TEXT PROVIDED
########
WRAP and the circular economy (theory)

WRAP and the circular economy

Reaching Net Zero faster

45% of global emissions can only be tackled by changing the way we make and consume products and food.

The way we use and make our products is a great contributor to climate change and biodiversity loss, and there is an urgent need now for concerted action across nations, businesses, and homes.

Renewable energy will only take us so far towards Net Zero climate targets, because so much carbon is embedded in our food and consumer goods. We need a rapid shift away from the linear ‘take, make, dispose’ industrial model of the last century to a new, circular economy.

Our biggest untapped opportunity is to change the way we make, use, and design products to cut our carbon emissions much further and faster.

What is a circular economy?

 

Circularity transforms our throwaway economy into one where we eliminate waste, circulate resources, and adopt nature-positive, low carbon, resource-efficient systems and actions.

In the circular economy, instead of taking resources from the earth, using them once, and disposing of them in landfill, we keep them in use for as long as possible. We make sure that we gain the maximum benefit from them while reducing negative environmental impacts.

Circularity offers the potential to ‘build back better’, bringing new jobs, healthy lifestyles, and green growth. In a circular economy we reduce our impacts on nature and climate, while ensuring that economies thrive, and citizens lead healthy, sustainable lifestyles.

WRAP is developing short policy briefs that pull out new nation-specific data on carbon savings, reduced biodiversity loss, and economic growth benefits from more implementation of the circular economy. These briefs also provide suggestions for new nation-specific policy interventions that can help deliver these benefits. Initial briefs are being developed for Denmark, Sweden, Italy, India, Indonesia, Wales, Northern Ireland, England, and Scotland.

In Sweden (for example), it is estimated that by implementing policies that drive a circular economy, 68,000 jobs could be created by 2030, with the majority of these in remanufacturing.

As well as developing policy briefs that highlight the benefits of the circular economy by nation, WRAP can help develop messaging that resonates with policymakers and provide a range of examples of the circular economy in action.

What does circularity look like in practice?

FOOD

Global food systems contribute 30% of global emissions, with a third of food produced being lost or wasted.
########
[Dataset items]

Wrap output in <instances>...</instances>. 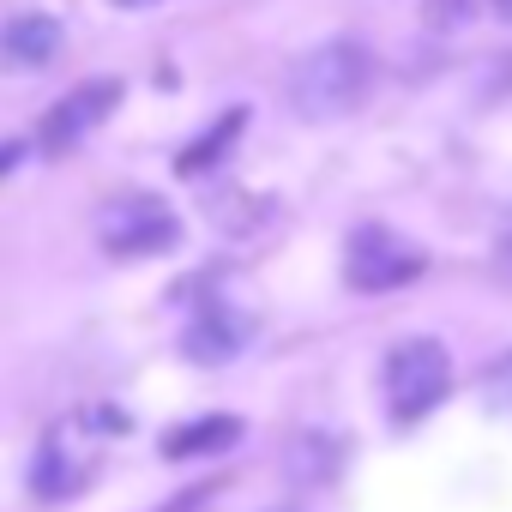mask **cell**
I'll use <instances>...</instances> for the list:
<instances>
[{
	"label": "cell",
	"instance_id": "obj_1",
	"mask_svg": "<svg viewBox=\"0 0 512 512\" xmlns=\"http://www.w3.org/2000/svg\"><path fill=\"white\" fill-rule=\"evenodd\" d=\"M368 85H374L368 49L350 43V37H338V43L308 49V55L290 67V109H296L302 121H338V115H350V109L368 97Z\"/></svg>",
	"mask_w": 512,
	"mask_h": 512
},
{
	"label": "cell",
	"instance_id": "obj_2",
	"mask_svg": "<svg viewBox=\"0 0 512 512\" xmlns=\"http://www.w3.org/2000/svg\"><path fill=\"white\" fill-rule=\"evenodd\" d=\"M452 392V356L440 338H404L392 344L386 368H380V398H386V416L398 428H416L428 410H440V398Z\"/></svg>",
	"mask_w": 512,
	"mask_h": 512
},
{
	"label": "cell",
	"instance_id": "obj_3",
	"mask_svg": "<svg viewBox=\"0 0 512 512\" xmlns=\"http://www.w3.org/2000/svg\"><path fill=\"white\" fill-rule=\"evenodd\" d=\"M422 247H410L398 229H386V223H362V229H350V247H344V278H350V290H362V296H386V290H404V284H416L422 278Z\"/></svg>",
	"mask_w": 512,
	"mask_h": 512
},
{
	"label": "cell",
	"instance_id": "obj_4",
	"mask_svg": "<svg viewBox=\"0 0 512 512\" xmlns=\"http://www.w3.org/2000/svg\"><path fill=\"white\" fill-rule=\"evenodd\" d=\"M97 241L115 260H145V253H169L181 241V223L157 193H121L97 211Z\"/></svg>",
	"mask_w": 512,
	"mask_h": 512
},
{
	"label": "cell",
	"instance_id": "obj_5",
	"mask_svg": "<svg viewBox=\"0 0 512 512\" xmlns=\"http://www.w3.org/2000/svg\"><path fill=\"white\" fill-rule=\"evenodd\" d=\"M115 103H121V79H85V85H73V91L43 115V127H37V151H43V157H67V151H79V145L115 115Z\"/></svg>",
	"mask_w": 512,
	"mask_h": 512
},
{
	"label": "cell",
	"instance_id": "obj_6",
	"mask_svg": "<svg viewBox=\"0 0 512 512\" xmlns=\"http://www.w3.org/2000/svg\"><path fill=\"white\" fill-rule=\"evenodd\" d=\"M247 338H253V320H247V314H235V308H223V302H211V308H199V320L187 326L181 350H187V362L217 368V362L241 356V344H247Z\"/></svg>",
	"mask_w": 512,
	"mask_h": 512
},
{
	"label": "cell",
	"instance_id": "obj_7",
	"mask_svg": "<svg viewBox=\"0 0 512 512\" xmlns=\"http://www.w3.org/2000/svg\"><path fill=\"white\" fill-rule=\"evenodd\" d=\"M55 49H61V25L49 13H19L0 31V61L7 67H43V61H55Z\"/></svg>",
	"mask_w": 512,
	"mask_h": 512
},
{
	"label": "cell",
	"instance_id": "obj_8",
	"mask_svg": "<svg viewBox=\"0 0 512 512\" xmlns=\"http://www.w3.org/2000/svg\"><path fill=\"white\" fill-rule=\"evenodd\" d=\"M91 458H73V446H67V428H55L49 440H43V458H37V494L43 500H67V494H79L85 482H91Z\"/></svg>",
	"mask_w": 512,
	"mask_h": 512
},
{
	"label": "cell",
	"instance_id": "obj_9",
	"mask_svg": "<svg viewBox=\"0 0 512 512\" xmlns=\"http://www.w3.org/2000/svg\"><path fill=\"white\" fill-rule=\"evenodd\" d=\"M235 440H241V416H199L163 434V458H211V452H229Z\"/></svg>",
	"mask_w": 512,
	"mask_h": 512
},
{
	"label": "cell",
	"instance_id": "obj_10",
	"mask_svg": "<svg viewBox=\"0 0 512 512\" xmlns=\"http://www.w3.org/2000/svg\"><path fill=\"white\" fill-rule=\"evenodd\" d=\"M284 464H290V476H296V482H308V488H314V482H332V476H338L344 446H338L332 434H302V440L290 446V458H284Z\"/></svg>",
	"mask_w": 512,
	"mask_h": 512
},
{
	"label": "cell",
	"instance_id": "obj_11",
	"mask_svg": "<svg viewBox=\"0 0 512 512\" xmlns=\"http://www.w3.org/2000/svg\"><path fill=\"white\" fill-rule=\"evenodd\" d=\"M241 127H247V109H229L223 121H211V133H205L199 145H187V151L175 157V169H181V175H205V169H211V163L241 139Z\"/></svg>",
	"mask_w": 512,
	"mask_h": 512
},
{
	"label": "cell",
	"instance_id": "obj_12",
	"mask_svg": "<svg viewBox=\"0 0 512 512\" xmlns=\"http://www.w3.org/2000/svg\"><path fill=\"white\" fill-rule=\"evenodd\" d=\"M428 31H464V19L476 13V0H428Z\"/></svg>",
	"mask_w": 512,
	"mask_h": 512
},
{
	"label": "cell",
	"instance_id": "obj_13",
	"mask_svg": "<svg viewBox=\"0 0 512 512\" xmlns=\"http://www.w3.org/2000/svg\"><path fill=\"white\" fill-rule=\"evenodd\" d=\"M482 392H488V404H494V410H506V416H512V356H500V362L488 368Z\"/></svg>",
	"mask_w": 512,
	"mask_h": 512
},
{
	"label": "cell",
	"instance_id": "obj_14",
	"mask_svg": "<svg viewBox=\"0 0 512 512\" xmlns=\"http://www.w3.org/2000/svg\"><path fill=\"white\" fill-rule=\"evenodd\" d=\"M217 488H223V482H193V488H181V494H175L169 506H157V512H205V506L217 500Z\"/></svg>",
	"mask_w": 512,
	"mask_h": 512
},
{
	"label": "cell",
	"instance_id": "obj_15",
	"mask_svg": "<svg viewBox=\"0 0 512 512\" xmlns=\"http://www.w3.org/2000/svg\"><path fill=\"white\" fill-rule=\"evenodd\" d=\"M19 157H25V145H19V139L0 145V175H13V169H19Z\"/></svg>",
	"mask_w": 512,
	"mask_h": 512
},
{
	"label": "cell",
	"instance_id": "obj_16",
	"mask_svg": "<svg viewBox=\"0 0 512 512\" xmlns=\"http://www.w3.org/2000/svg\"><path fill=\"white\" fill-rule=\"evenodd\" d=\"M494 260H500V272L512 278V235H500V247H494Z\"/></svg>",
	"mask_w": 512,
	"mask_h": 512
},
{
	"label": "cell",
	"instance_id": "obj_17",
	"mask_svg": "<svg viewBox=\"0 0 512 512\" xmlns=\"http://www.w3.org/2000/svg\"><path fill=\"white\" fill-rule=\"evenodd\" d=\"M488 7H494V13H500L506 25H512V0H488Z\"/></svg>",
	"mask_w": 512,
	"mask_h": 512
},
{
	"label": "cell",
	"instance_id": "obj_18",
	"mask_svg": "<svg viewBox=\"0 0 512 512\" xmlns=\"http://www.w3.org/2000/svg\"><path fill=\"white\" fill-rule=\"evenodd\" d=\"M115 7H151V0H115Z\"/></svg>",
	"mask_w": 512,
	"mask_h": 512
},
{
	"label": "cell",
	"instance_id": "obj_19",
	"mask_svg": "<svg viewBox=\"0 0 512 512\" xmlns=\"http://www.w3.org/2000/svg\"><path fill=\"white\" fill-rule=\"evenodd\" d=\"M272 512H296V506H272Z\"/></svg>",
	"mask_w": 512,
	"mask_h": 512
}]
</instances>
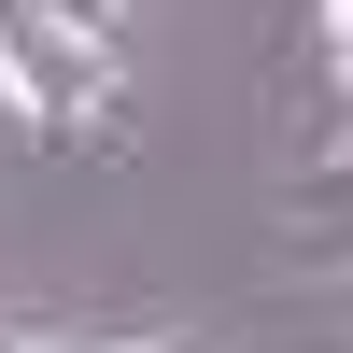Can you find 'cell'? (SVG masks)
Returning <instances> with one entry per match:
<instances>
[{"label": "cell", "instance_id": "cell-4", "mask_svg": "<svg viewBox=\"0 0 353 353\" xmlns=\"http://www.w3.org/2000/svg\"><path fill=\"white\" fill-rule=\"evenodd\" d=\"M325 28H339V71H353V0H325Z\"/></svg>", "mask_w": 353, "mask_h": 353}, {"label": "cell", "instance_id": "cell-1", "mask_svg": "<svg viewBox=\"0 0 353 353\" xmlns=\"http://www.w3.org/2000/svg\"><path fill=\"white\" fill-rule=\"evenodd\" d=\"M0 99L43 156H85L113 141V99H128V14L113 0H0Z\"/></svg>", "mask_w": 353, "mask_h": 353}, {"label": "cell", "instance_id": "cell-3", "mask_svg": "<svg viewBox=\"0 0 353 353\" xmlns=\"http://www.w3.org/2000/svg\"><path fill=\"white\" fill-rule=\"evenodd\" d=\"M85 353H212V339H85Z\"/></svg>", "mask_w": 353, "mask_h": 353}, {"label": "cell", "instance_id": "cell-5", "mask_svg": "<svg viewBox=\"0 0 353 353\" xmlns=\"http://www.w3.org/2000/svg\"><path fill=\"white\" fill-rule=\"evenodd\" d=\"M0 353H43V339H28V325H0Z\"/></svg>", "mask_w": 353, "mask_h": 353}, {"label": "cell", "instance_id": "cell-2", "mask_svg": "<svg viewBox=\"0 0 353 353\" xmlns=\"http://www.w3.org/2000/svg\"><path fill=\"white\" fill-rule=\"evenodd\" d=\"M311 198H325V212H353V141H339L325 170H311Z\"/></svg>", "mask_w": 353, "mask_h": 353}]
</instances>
########
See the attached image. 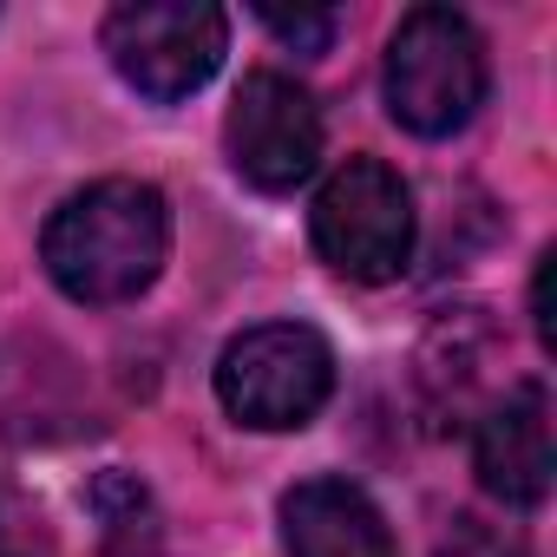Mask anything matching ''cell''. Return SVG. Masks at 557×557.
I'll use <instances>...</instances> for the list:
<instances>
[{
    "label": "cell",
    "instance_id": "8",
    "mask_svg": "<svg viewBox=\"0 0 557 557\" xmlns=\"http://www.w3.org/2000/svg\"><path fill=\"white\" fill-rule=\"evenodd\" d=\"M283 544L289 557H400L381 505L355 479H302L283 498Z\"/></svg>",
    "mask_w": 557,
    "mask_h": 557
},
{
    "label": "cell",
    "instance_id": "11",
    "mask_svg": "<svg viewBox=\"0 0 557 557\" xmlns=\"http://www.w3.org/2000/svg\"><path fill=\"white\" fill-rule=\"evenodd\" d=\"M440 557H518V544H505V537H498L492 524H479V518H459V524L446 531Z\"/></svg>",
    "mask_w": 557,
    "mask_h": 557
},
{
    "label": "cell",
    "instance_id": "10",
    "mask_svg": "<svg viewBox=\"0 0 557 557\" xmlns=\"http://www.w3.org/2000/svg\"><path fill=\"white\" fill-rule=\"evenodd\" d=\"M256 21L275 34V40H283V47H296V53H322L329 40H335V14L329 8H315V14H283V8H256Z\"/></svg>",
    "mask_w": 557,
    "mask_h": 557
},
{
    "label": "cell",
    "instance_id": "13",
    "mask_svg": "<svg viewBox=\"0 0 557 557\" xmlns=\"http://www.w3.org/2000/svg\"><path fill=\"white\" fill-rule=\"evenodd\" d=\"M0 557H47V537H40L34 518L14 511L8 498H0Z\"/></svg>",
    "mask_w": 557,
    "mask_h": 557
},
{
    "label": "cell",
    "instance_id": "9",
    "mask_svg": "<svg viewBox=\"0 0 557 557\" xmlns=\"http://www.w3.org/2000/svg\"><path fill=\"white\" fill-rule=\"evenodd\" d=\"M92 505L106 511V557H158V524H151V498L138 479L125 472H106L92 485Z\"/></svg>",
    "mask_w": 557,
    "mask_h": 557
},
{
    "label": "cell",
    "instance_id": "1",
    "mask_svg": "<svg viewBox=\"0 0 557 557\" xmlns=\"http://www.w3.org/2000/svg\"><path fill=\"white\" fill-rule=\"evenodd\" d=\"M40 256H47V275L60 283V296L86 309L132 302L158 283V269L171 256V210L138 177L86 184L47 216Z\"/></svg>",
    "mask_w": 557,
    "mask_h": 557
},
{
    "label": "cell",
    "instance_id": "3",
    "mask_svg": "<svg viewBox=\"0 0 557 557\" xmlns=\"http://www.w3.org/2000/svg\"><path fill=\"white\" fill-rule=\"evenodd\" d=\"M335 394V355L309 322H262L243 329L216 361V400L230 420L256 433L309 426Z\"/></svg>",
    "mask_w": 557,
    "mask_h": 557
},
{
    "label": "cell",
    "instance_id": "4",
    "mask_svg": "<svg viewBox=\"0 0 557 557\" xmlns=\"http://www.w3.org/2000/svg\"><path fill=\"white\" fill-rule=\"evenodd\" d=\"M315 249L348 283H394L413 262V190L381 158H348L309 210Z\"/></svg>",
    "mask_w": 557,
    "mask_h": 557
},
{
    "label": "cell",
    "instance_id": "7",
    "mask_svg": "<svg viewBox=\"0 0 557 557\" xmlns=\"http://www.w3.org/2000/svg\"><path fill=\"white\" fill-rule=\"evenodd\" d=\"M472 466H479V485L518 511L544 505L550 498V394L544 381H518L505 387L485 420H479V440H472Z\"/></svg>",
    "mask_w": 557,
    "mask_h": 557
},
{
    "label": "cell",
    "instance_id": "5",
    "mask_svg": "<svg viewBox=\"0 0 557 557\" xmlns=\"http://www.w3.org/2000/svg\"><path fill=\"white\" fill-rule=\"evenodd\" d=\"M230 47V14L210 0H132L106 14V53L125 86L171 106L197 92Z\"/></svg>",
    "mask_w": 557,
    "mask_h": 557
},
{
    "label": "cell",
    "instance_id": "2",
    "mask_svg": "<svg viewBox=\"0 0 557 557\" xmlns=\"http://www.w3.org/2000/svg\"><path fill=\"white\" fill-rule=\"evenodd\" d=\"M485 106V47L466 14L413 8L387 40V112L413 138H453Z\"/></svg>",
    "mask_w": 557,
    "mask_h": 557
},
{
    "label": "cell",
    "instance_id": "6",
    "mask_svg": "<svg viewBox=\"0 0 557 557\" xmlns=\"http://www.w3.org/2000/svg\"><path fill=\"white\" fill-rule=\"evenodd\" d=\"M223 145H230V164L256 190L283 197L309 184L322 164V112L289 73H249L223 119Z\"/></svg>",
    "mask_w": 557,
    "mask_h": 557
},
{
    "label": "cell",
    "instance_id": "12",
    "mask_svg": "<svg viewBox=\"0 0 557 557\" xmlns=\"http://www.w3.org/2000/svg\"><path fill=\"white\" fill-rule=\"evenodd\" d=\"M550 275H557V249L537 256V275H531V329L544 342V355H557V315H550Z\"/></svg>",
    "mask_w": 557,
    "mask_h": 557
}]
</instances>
########
DIRECTIVES
A – Render this sentence from the circular economy text in French: "Renewable energy will only take us so far towards Net Zero climate targets, because so much carbon is embedded in our food and consumer goods."
B – According to the circular economy text, how many jobs could be created in Sweden by 2030 through policies that drive a circular economy?
C – Proceed with the text on WRAP and the circular economy, picking up from its last sentence.
The items have no connection to the text on WRAP and the circular economy.

EXPECTED OUTPUTS
A – Les énergies renouvelables ne nous permettront d'avancer que jusqu'à un certain point vers les objectifs climatiques de zéro émission nette, car une très grande quantité de carbone est intégrée dans notre alimentation et nos biens de consommation.

B – An estimated 68,000 jobs.

C –
Circular food systems feed more people with less land. They promote healthy, diverse, and plant-based diets, and eliminate food loss and waste by re-distributing surplus food. Soil health is also protected by switching to nature-positive agricultural practices, and food by-products are used to create bio-based fertilisers and other useful products.

Read case study examples of the circular economy being applied to the food system.

FASHION AND TEXTILES

8% of global greenhouse gas emissions come from clothing and footwear.

A circular economy for fashion and textiles aims to cut carbon and environmental impacts by designing out manufacturing waste, increasing the use of recycled and recyclable materials, and extending the life of garments. It also creates new types of fashion businesses such as hire, lease, and repair services. Fashion, apparel, and homewares businesses around the world are already piloting new circular approaches and seeing the benefits of circularity.

Read case study examples of the circular economy being applied within the fashion and textiles sector.

PLASTICS

3% of emissions come from plastic packaging – more than the 2.5% contribution from global aviation.

In a circular economy, problematic plastics are eliminated, and products and packaging are designed and made with recycled materials. They are also easily collected, sorted, and recycled into new items. New business models and innovation reduce the amount of packaging on supermarket shelves.

Read case study examples of the circular economy being applied within the plastics sector.

You can also visit the One Planet Network website to see Sustainable Consumption and Production initiatives listed in their database.

How is WRAP helping to develop a circular economy?

Discover how WRAP is helping to develop a circular food system

Discover how WRAP is helping to develop a circular economy for textiles

Discover how WRAP is helping to develop a circular economy for plastics

Delivering a circular, Net Zero future – a role for everyone

To help put the world on a trajectory to deliver a Net Zero future, we need to accelerate the move to a more sustainable, resource-efficient circular economy. WRAP has a track record in delivering sustainable business initiatives across food, textiles, and plastics, and is working with governments and businesses around the globe on the ‘how’ as well as the ‘why’ of circularity.

Governments and policymakers can incorporate the circular economy into climate change strategies by:

  • keeping circular economy high on the agenda;
  • providing regulatory support to circular businesses to thrive;
  • adopting green procurement policies;
  • incentivising businesses; and
  • investing in infrastructure and citizen behaviour change campaigns.

WRAP provides guidance for policymakers including the short nation-specific policy briefs on circular economy benefits, and our programmes for transforming food, textiles, and plastics can be adapted to meet differing national needs.

International Non-Government Organisations can continue to work together in partnership to help create learnings and evidence that promotes circular economy action, thereby creating a clearer and more consistent voice.

Businesses can collaborate within their sectors to move to circular models through pilot and scaling up circular initiatives, influencing and encouraging citizens to change their behaviour, adopting innovative technology for circularity, and influencing governments.

Investors can mobilise funds for infrastructure by supporting innovation and de-risking the move to a circular approach. Through investment, it is possible to keep resources in use for as long as possible – resulting in both environmental and commercial benefits – as demonstrated by the Circular Economy Fund in Wales. Find out more.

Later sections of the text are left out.